Aim of the exercise » Write out, with no changes, every line starting at the one that contains "Jaguar F-Type 3.0L" and ending at the last line of the data below. Leave pictures out.

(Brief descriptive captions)
════════════════════

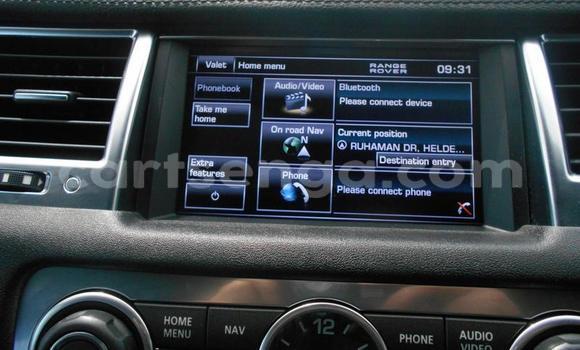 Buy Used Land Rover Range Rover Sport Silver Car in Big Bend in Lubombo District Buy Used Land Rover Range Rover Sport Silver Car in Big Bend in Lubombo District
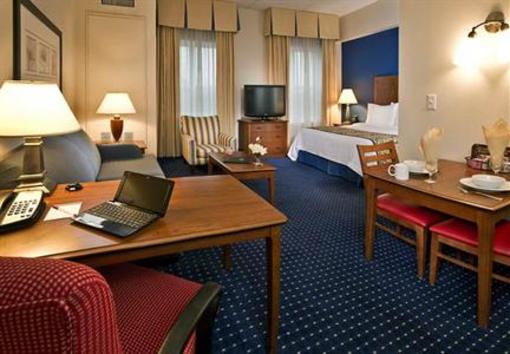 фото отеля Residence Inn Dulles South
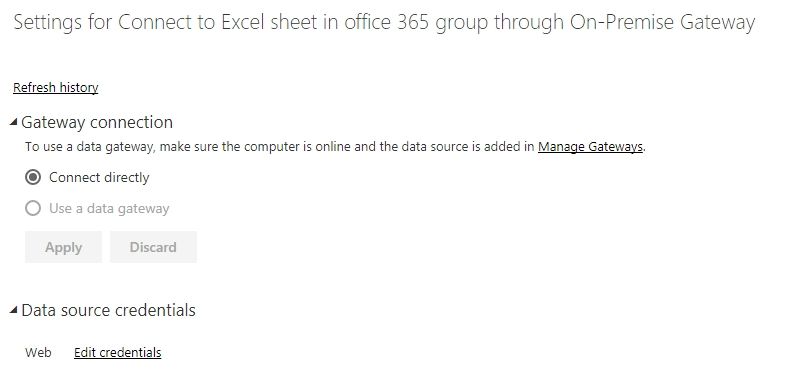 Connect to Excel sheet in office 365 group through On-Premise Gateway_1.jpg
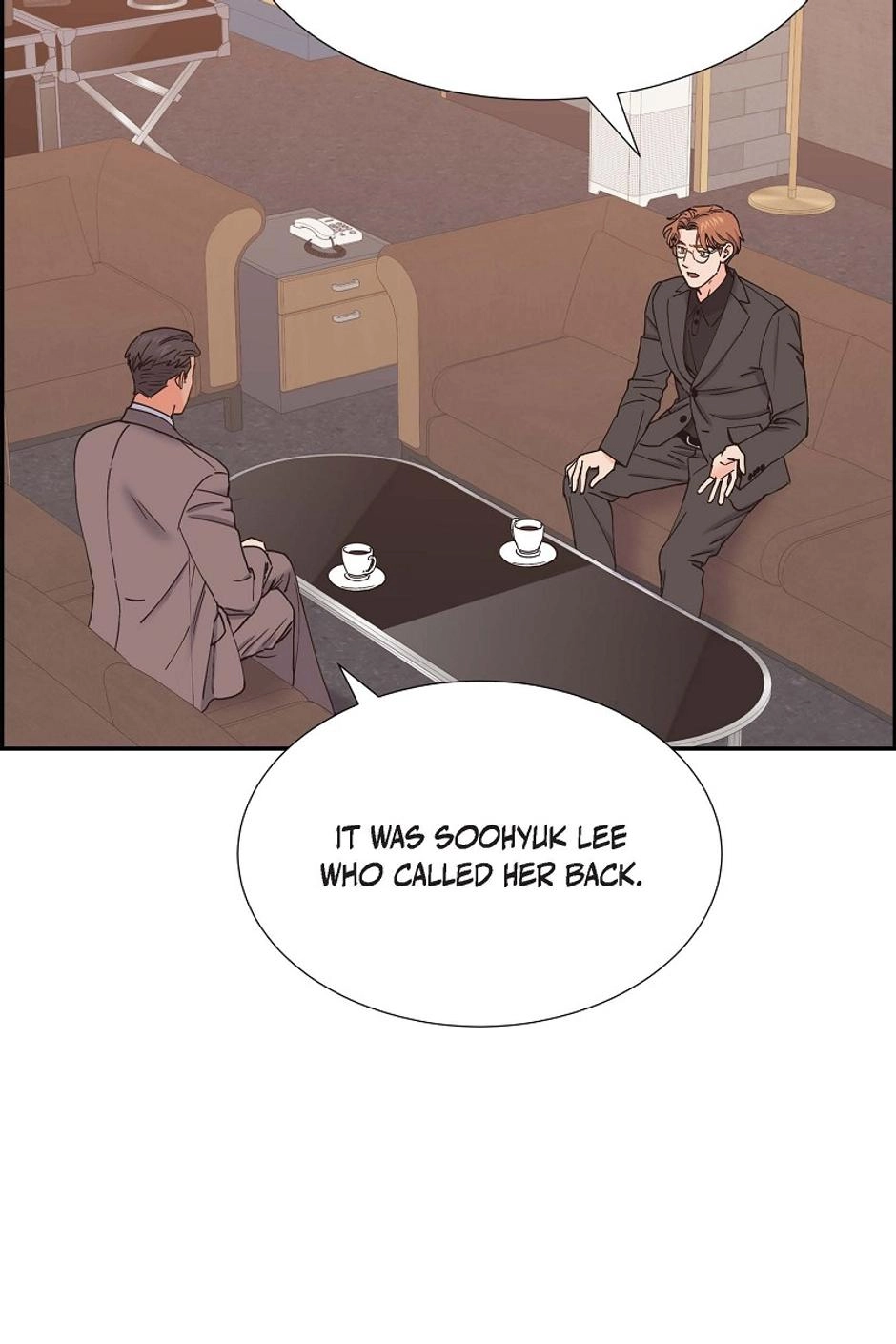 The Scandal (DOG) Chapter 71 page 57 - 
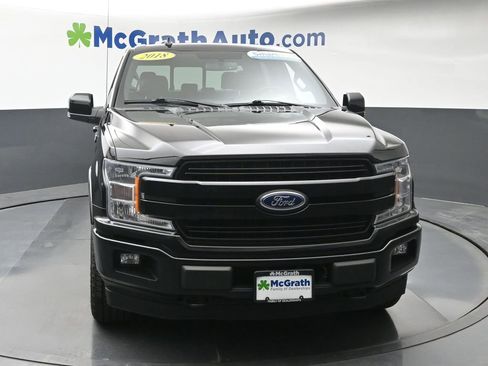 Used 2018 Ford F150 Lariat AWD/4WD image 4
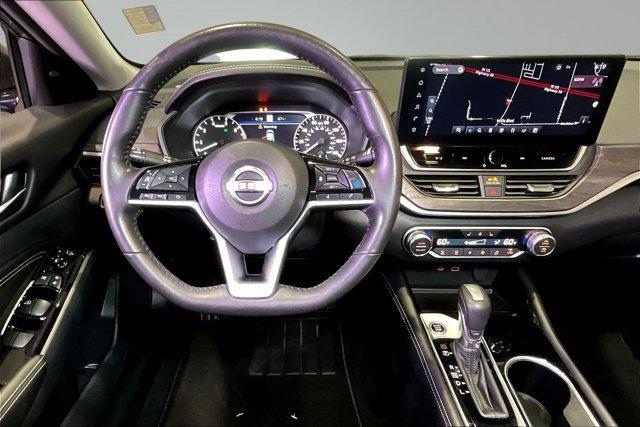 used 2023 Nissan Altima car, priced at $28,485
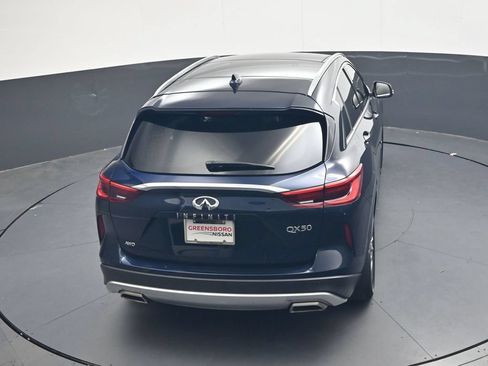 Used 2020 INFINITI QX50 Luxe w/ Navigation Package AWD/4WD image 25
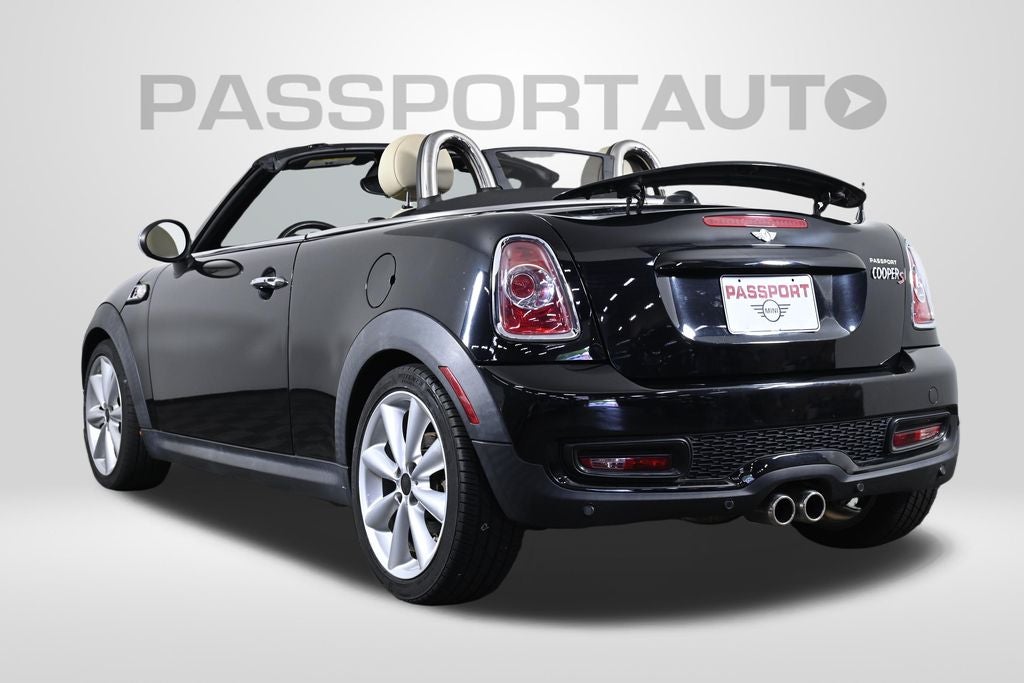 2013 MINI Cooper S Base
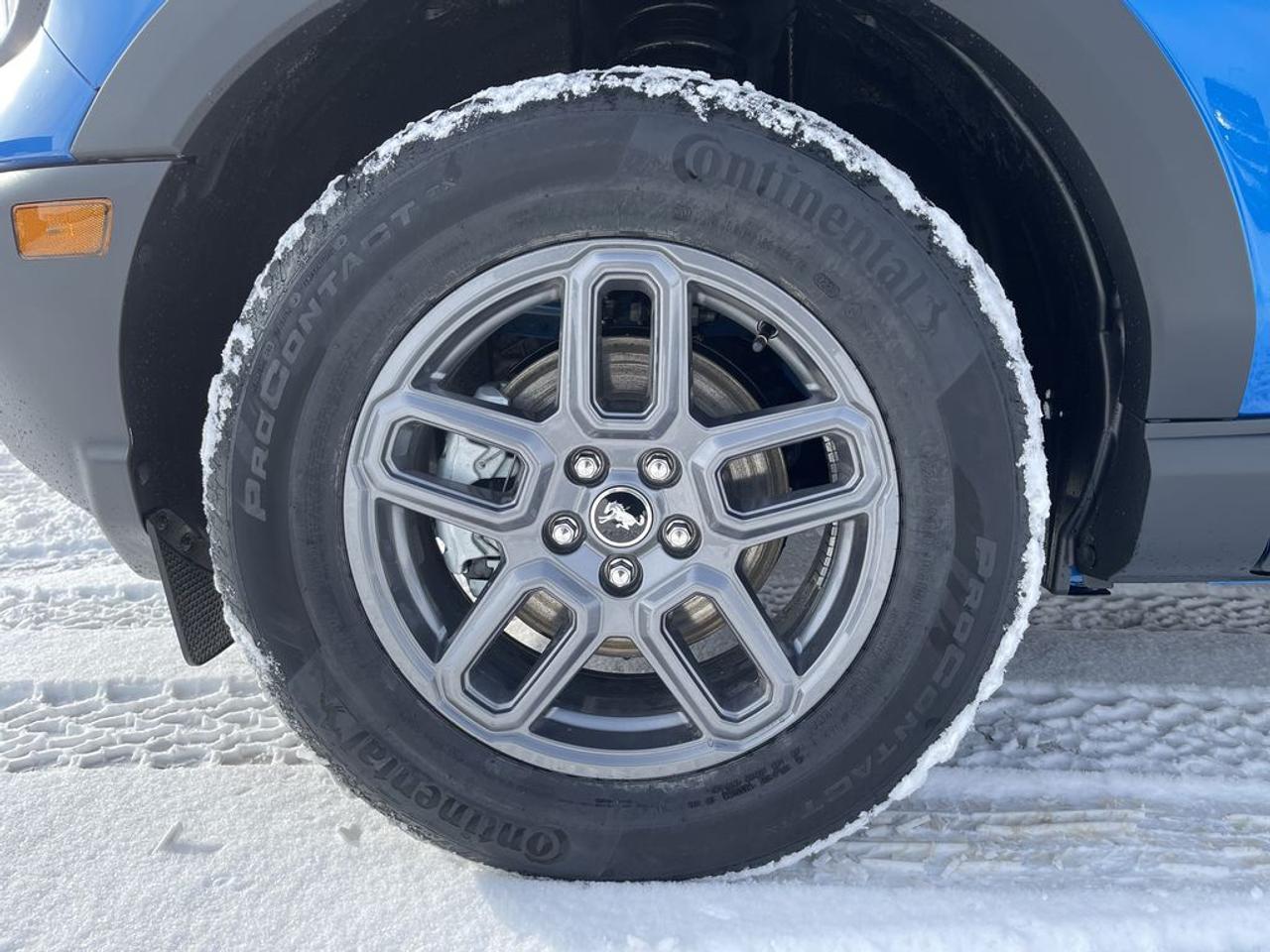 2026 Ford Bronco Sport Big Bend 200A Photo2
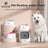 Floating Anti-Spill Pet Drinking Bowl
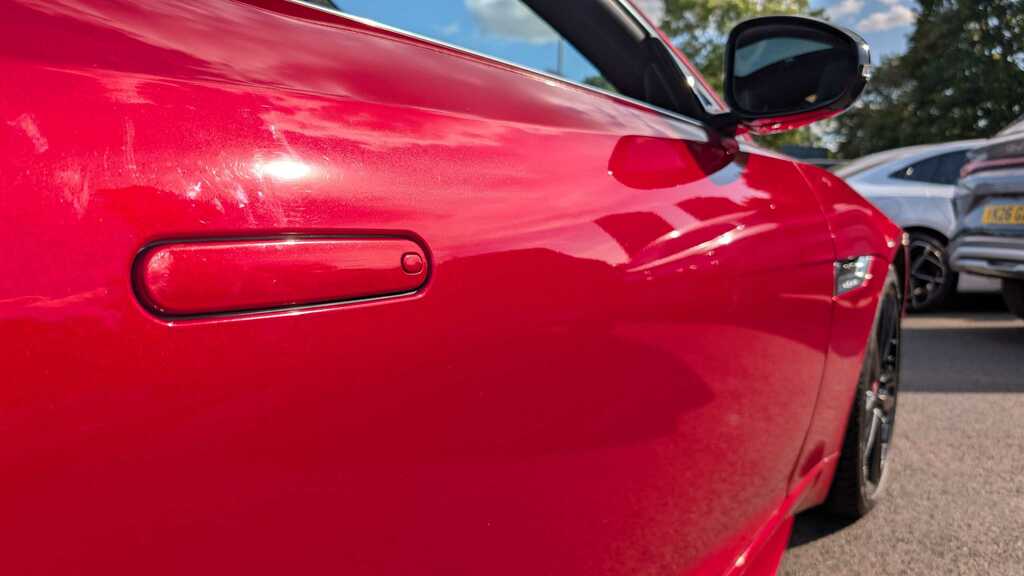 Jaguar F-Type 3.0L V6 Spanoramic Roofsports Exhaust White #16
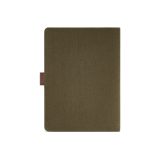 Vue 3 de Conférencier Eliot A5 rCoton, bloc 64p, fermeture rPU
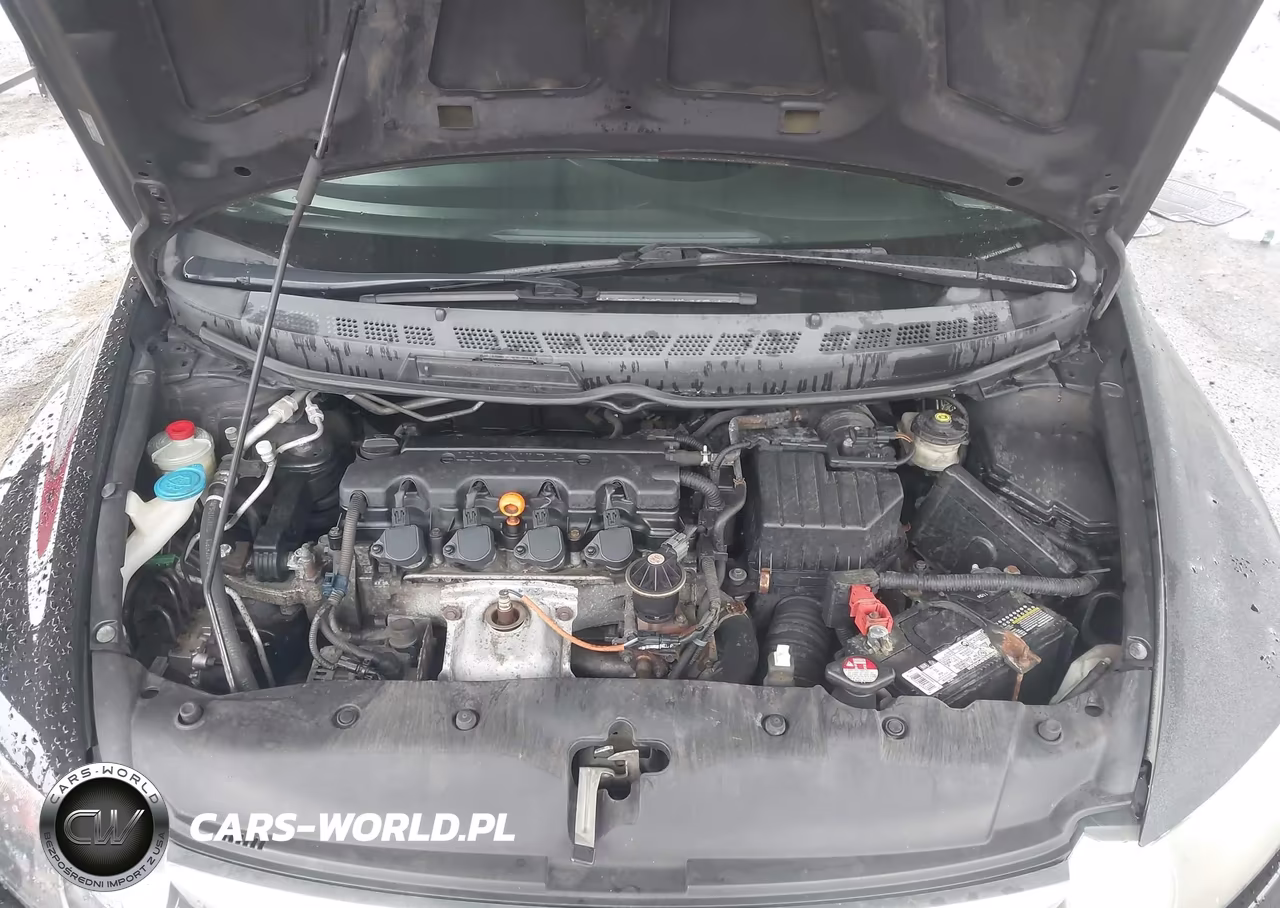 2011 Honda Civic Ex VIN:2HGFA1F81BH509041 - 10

════════════════════

Exercise answer »
 Jaguar F-Type 3.0L V6 Spanoramic Roofsports Exhaust White #16
 Vue 3 de Conférencier Eliot A5 rCoton, bloc 64p, fermeture rPU
 2011 Honda Civic Ex VIN:2HGFA1F81BH509041 - 10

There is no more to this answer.